Richard Edelson, MD
Stephen Rothman Memorial Award
BIO
Following his graduation from Yale Medical School (YMS), Dr. Edelson did his Internal Medicine internship at the University of Chicago, his Dermatology residency at Harvard and his post-doctoral fellowship in Immunology at the National Institutes of Health. He then spent the next decade on the faculty of Columbia University’s College of Physicians and Surgeons, rising to the level of Professor, while serving as Deputy Director of that institution’s General Clinical Research Center, the Leader of the Immunology Program of its Comprehensive Cancer Center and Director of Dermatologic Research. In 1986, he returned to Yale University, as Professor and Chairman of its Department of Dermatology, a position he has held continuously from 1986 to present. From 2000-2003, he also served as YMS Deputy Dean for Clinical Affairs, and from 2003 to 2009 as the Director of the Yale University Comprehensive Cancer Center. He has been honored with several national and international awards, including Castle Connolly’s “National Physician of the Year”, the Dermatology Foundation’s “Discovery Award” and the American Skin Foundation’s “Mentor of the Year”.
His career links five synergistic clinical, research and educational themes. First, he has focused on the development and implementation of cellular immunotherapy for lymphoma, cutaneous T cell lymphoma (CTCL), which he originally identified, named and scientifically elucidated. Second, he was the originator of extracorporeal photochemotherapy (ECP), the first FDA-approved cellular immunotherapy for any cancer. That therapy has to date been administered more than three million times in over 400 university medical centers worldwide, in the care for more than 60 thousand individuals as treatment for CTCL, transplant recipients and autoimmune patients.
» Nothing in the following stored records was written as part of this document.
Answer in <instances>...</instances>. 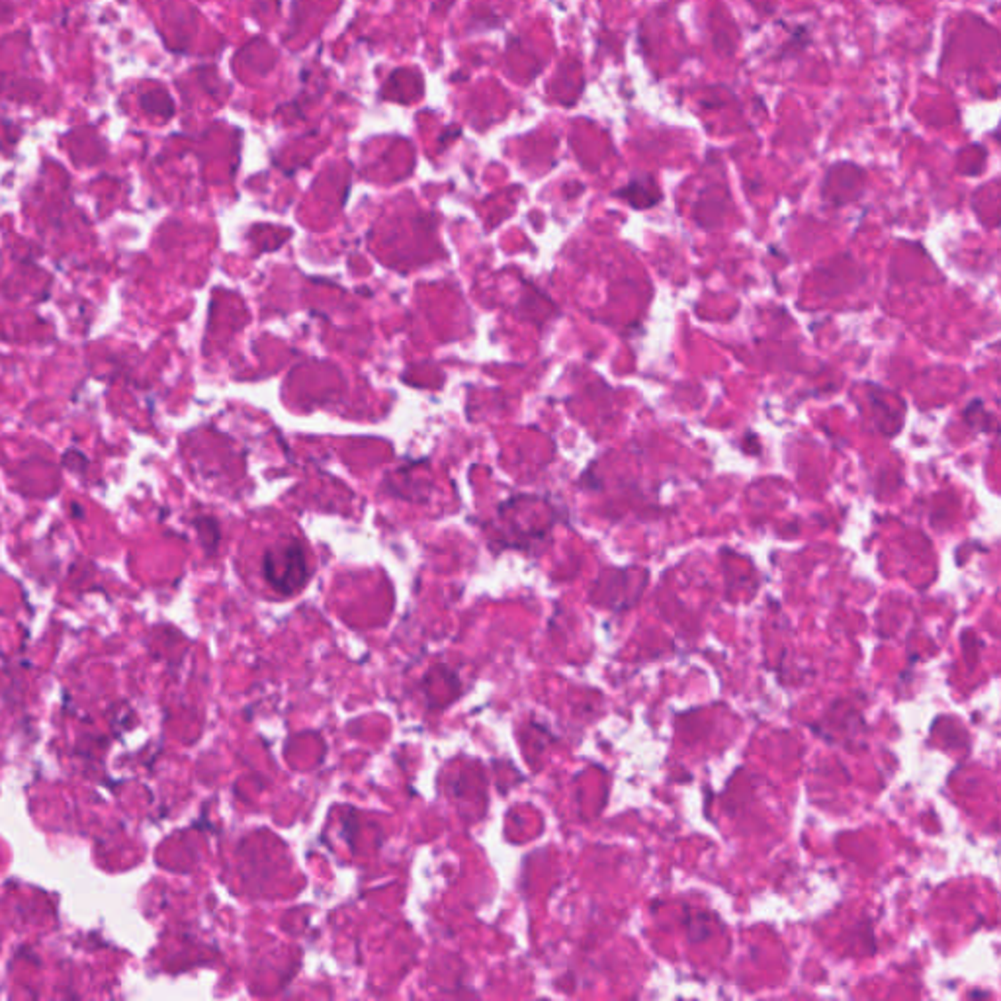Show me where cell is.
<instances>
[{"label":"cell","mask_w":1001,"mask_h":1001,"mask_svg":"<svg viewBox=\"0 0 1001 1001\" xmlns=\"http://www.w3.org/2000/svg\"><path fill=\"white\" fill-rule=\"evenodd\" d=\"M265 579L282 595H291L303 587L309 578L308 558L303 546L296 540H288L268 550L262 560Z\"/></svg>","instance_id":"6da1fadb"}]
</instances>
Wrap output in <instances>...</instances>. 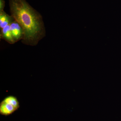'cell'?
I'll return each mask as SVG.
<instances>
[{"mask_svg":"<svg viewBox=\"0 0 121 121\" xmlns=\"http://www.w3.org/2000/svg\"><path fill=\"white\" fill-rule=\"evenodd\" d=\"M12 16H9L4 11L0 12V29L4 28L15 21Z\"/></svg>","mask_w":121,"mask_h":121,"instance_id":"5","label":"cell"},{"mask_svg":"<svg viewBox=\"0 0 121 121\" xmlns=\"http://www.w3.org/2000/svg\"><path fill=\"white\" fill-rule=\"evenodd\" d=\"M10 29L16 43L22 40L24 36L23 30L19 24L14 21L10 25Z\"/></svg>","mask_w":121,"mask_h":121,"instance_id":"3","label":"cell"},{"mask_svg":"<svg viewBox=\"0 0 121 121\" xmlns=\"http://www.w3.org/2000/svg\"><path fill=\"white\" fill-rule=\"evenodd\" d=\"M0 38L10 44H13L16 43L11 32L10 25L0 29Z\"/></svg>","mask_w":121,"mask_h":121,"instance_id":"4","label":"cell"},{"mask_svg":"<svg viewBox=\"0 0 121 121\" xmlns=\"http://www.w3.org/2000/svg\"><path fill=\"white\" fill-rule=\"evenodd\" d=\"M20 107L17 98L12 95L7 96L0 103V113L4 115L11 114Z\"/></svg>","mask_w":121,"mask_h":121,"instance_id":"2","label":"cell"},{"mask_svg":"<svg viewBox=\"0 0 121 121\" xmlns=\"http://www.w3.org/2000/svg\"><path fill=\"white\" fill-rule=\"evenodd\" d=\"M5 5V2L4 0H0V12L4 11Z\"/></svg>","mask_w":121,"mask_h":121,"instance_id":"6","label":"cell"},{"mask_svg":"<svg viewBox=\"0 0 121 121\" xmlns=\"http://www.w3.org/2000/svg\"><path fill=\"white\" fill-rule=\"evenodd\" d=\"M11 16L23 30L22 43L36 46L45 37L46 31L43 17L26 0H9Z\"/></svg>","mask_w":121,"mask_h":121,"instance_id":"1","label":"cell"}]
</instances>
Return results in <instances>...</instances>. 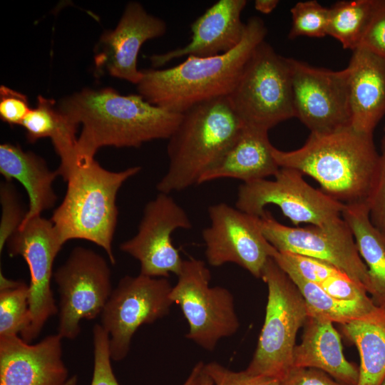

Third, his team determined that the scientific basis of ECP’s efficacy is its physiologic generation of monocyte conversion to immunologically tunable dendritic antigen presenting cells, the master-switches of the immune system. Fourth, through application of those revealed scientific principles, he is leading the new effort to therapeutically apply ECP to a much broader spectrum of immunogenic cancers and autoreactive disorders. Because of the scope of those opportunities, he considers the current period of his career its most exciting phase yet. Fifth, he is especially delighted by the accomplishments and the prominence of the faculty and graduates of the Yale Dermatology Department.